Clinical Trial Details
— Status: Completed
Administrative data
| NCT number |
NCT04027959 |
| Other study ID # |
KOR-17-34 |
| Secondary ID |
|
| Status |
Completed |
| Phase |
N/A
|
| First received |
|
| Last updated |
|
| Start date |
October 5, 2017 |
| Est. completion date |
November 1, 2018 |
Study information
| Verified date |
December 2020 |
| Source |
James J. Peters Veterans Affairs Medical Center |
| Contact |
n/a |
| Is FDA regulated |
No |
| Health authority |
|
| Study type |
Interventional
|
Clinical Trial Summary
STUDY DESIGN: Phase I Clinical Trial The researchers set out to assess the effectiveness of
transdermal iontophoretic administration of Vitamin B12 (V.B12) under three different skin
preparatory conditions.
SETTING: James J. Peters Veterans Affairs Medical Center (Bronx, NY) BACKGROUND: Poor skin
permeability precludes the use of transdermal route from being used in common clinical
practice for rapid and precise administration of medications through intact skin that are
expected to have a systemic effect. The researchers determined the relative effectiveness of
an unconventional transdermal iontophoresis technique for the administration of Vitamin B12
(V.B12) under three different skin preparatory conditions.

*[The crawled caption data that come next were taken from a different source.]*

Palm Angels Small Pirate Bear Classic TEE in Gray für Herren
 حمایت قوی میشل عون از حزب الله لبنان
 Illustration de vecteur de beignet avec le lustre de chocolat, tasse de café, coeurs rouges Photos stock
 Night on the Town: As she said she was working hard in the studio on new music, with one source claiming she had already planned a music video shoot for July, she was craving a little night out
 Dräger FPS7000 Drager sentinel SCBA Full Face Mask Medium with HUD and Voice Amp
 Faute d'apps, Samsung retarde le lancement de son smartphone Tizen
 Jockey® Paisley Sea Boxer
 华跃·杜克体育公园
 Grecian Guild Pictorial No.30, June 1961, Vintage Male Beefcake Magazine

METHODS: During this study, Vitamin B12 (V.B12) was administered through the skin of
volunteer human research subjects. Iontophoresis was used as transdermal medication delivery
modality after pre-treatment of the skin in 3 different ways. The sequence of skin
preparations was arranged in a random order for each subject. Method 1 was called "No Prep",
serving as the control approach; method 2 was called "Oleic Acid" application to the skin for
40 minutes; and method 3 was hair "Epilation" (e.g. hair removal by plucking). Fifteen
milligrams of aqueous solution of V.B12 was administered through intact, previously unused
skin of an anterior thigh during all 3 tests. Chemoluminescence, on an automated laboratory
reader Advia Centaur-XP, was used to determine the serum concentration of V.B12 prior to and
after transdermal iontophoretic delivery. All 3 experiments were performed on the same day
within an hour of each other. The subject's blood was drawn prior and 10 minutes after the
20-minute long sessions of transdermal V.B12 iontophoresis. We were able to calculate the
increase in serum V.B12 concentration and based on estimated blood volume, the total quantity
and percent dose delivered systemically.
Description:
In order to quantify the changes in skin permeability to drugs delivered by ION under three
different preparatory conditions, we used V.B12 as a model substance. Its choice was dictated
by its inherent safety, positive charge and quantification of serum concentration readily
available through our clinical laboratory. We compared the effects of unprepared skin (No
Prep), oil-soaked skin [ref. 9-12] (Oleic Acid) and skin from which hair have been plucked
out of (Epilation), on the serum concentrations of V.B12 before and after administration via
ION.
Veterans and non-Veterans without SCI were recruited for the study comparing the three skin
preparation methods. This prospective, skin preparatory method sequence-randomized study was
approved by the Institutional Review Board of the James J. Peters VA Medical Center
(JJPVAMC). The ION equipment used was a standard FDA-approved wired ION controller unit (IBOX
by Dynatronics) and 4mL ION electrodes by (ionto+ by Richmar). The skin was prepared using 1
of the 3 techniques, performed in a random order. Each subject was assigned a 2-digit
sequential number. A random-numbers table was used to assign the sequence of methods to each
subject. A single positive electrode patch containing 4mL of a water-based solution with 15mg
of V.B12 was used per experiment. One negative electrode patch was also used to complete the
circuit. Blood was drawn prior to the first administration. Thirty minutes after the start of
the ION delivery of the V.B12 through the skin of anterior thigh, the blood was drawn again.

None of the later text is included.